# Vermont Castings Radiance Gas Stove??



## patahdays (Feb 27, 2010)

My parents are considering trading in their 30+ year-old Vermont Castings wood stove for a Radiance gas stove.  My mother has winter breathing issues and was told that the dust created by the wood stove was contributing to her health woes.  My father is dragging his heels about gas, so we are trying to make this transition as smooth as possible.  They have settled on a VC Radiance.  I'd love to hear any thoughts/reviews that anyone might have.  I would also be grateful for any bits of advice regarding installation particulars.  Thank you.


----------



## Fsappo (Feb 27, 2010)

If you can keep track of who owns vermont castings on a year to year basis and you can buy it from someplace that will continue selling/servicing the stove, the Radiance is a decent model.  There are a half dozen manufacturers I would buy/sell before VC but it aint so bad.  Gas stoves are fairly simple and easy to work on.


----------



## patahdays (Feb 27, 2010)

Thanks - hopefully it will be easy to install and operate.  The dealer that they are buying from subs out the installation.


----------



## cdnxj (Sep 29, 2010)

Did you parents end up with the Radiance?  Any feedback on how its performing?


----------



## peedenmark7 (Oct 22, 2010)

we were looking at new VC units before finding our berkshire... 
we were sold on the VC but were told by several dealers that the company has been bought and sold a few times and that the castings are junk today, so that ended that.
to bad really as they are nice looking units.

if we add another heater, it will be another berkshire , that or  the jotul 600dv or maybe that fancy new $4k jotul standing model.


----------



## Trouthead (Oct 30, 2010)

Franks said:
			
		

> There are a half dozen manufacturers I would buy/sell before VC but it aint so bad.  Gas stoves are fairly simple and easy to work on.



Which ones would you buy over Vermont Casting?


----------



## DAKSY (Oct 31, 2010)

Trouthead said:
			
		

> Franks said:
> 
> 
> 
> ...



For traditional looks, my choice would be a Jotul, hands down, but Franks may say otherwise...
If I were to go for a contemporary unit, I'd probably go for a Regency U39...Kick ass heater...


----------



## cdnxj (Nov 4, 2010)

My VC Radiance is hooked up and running great.  My propane supplier installed a 420 lb tank with 100 litres of propane to get me started.  After a few initial hiccups, pilot blowing out twice (i think orifice must have been plugged a bit) its running perfectly.  Bought it second hand so I wasnt sure what to expect.  Nice yellow flame, blue flame right at the burner.  Had some nice test runs, boy does it crank out the heat.  Without the blower and the dial set to low the house went from 68 to 80 degrees in around an hour (1200 sq ft main level).  Bye bye baseboards and the insane monthly hydro bills.  And I was just getting into the grove of starting a fire in my Security built-in-stove every night.  Either way we won't be cold this winter


----------



## Gzloom (Oct 29, 2012)

cdnxj said:


> My VC Radiance is hooked up and running great. My propane supplier installed a 420 lb tank with 100 litres of propane to get me started. After a few initial hiccups, pilot blowing out twice (i think orifice must have been plugged a bit) its running perfectly. Bought it second hand so I wasnt sure what to expect. Nice yellow flame, blue flame right at the burner. Had some nice test runs, boy does it crank out the heat. Without the blower and the dial set to low the house went from 68 to 80 degrees in around an hour (1200 sq ft main level). Bye bye baseboards and the insane monthly hydro bills. And I was just getting into the grove of starting a fire in my Security built-in-stove every night. Either way we won't be cold this winter


Hi You've had your vermont castings for 2 years. I am interested in the same stove. Are you happy? Cons??  Thanks  George


----------

> **Collected data**:
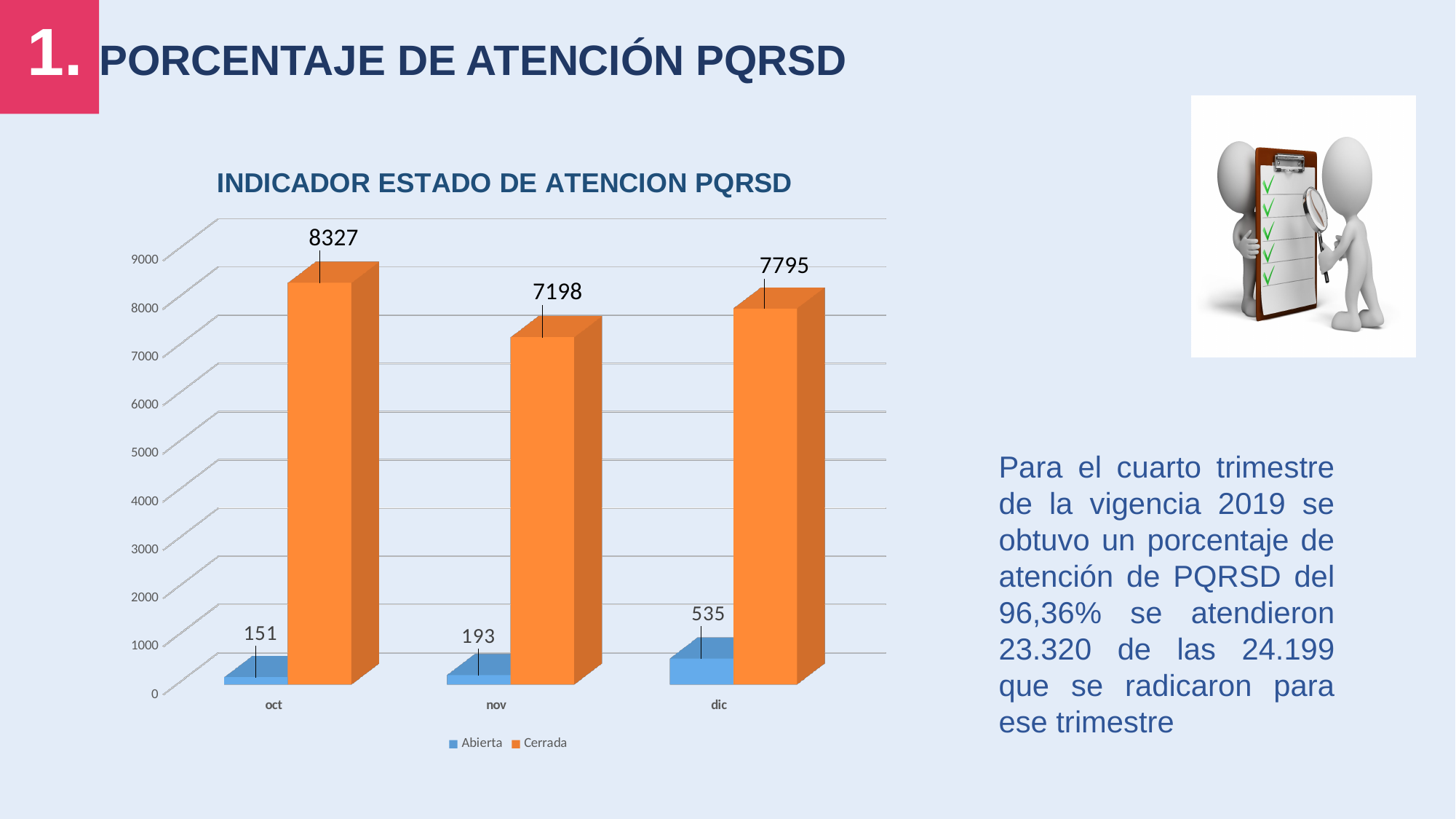
How many months are shown on the x axis? 3 What is the title of the chart? INDICADOR ESTADO DE ATENCION PQRSD What is the value of Abierta for dic? 535 What kind of chart is shown? bar chart What is the difference between the Cerrada values for oct and nov? 1129 Is the Cerrada value for nov greater or less than 7000? greater Which is larger, the Cerrada value for nov or for dic? dic What is the value of Abierta for nov? 193 What is the value of Cerrada for oct? 8327 How many series does the legend list? 2 Which month has the lowest Abierta value? oct Which month has the highest Cerrada value? oct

> **Activity**: In the gas stove thread, what size propane tank did cdnxj's supplier install? The listing isn't needed here.

> **Answer**: A 420 lb tank.